### What you are asked to do
Which lines of the entries hold the string "charset"? Copy each one.

### Study material
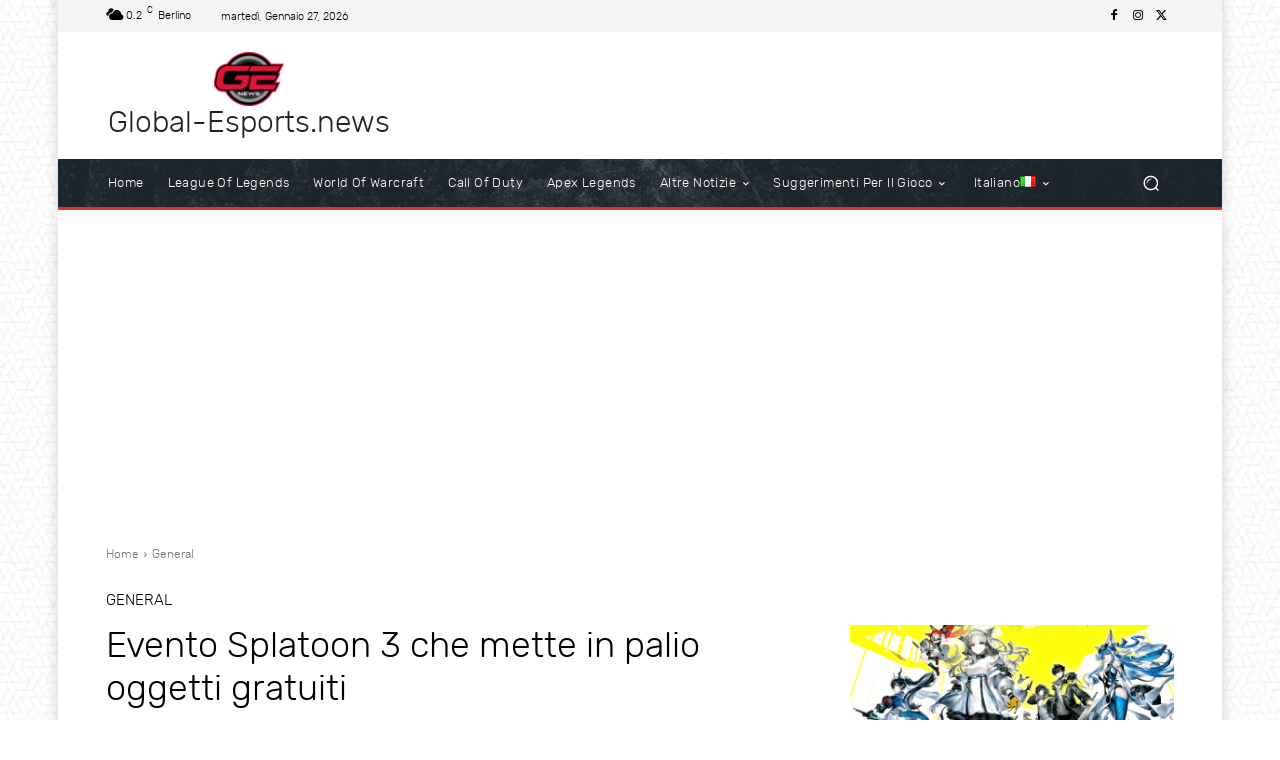

--- FILE ---
content_type: text/html; charset=utf-8
request_url: https://www.google.com/recaptcha/api2/aframe
body_size: 269
content:
<!DOCTYPE HTML><html><head><meta http-equiv="content-type" content="text/html; charset=UTF-8"></head><body><script nonce="kLZ5Gpm3LbsTBMgwbQxINQ">/** Anti-fraud and anti-abuse applications only. See google.com/recaptcha */ try{var clients={'sodar':'https://pagead2.googlesyndication.com/pagead/sodar?'};window.addEventListener("message",function(a){try{if(a.source===window.parent){var b=JSON.parse(a.data);var c=clients[b['id']];if(c){var d=document.createElement('img');d.src=c+b['params']+'&rc='+(localStorage.getItem("rc::a")?sessionStorage.getItem("rc::b"):"");window.document.body.appendChild(d);sessionStorage.setItem("rc::e",parseInt(sessionStorage.getItem("rc::e")||0)+1);localStorage.setItem("rc::h",'1769514260096');}}}catch(b){}});window.parent.postMessage("_grecaptcha_ready", "*");}catch(b){}</script></body></html>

### Exercise output
content_type: text/html; charset=utf-8
<!DOCTYPE HTML><html><head><meta http-equiv="content-type" content="text/html; charset=UTF-8"></head><body><script nonce="kLZ5Gpm3LbsTBMgwbQxINQ">/** Anti-fraud and anti-abuse applications only. See google.com/recaptcha */ try{var clients={'sodar':'https://pagead2.googlesyndication.com/pagead/sodar?'};window.addEventListener("message",function(a){try{if(a.source===window.parent){var b=JSON.parse(a.data);var c=clients[b['id']];if(c){var d=document.createElement('img');d.src=c+b['params']+'&rc='+(localStorage.getItem("rc::a")?sessionStorage.getItem("rc::b"):"");window.document.body.appendChild(d);sessionStorage.setItem("rc::e",parseInt(sessionStorage.getItem("rc::e")||0)+1);localStorage.setItem("rc::h",'1769514260096');}}}catch(b){}});window.parent.postMessage("_grecaptcha_ready", "*");}catch(b){}</script></body></html>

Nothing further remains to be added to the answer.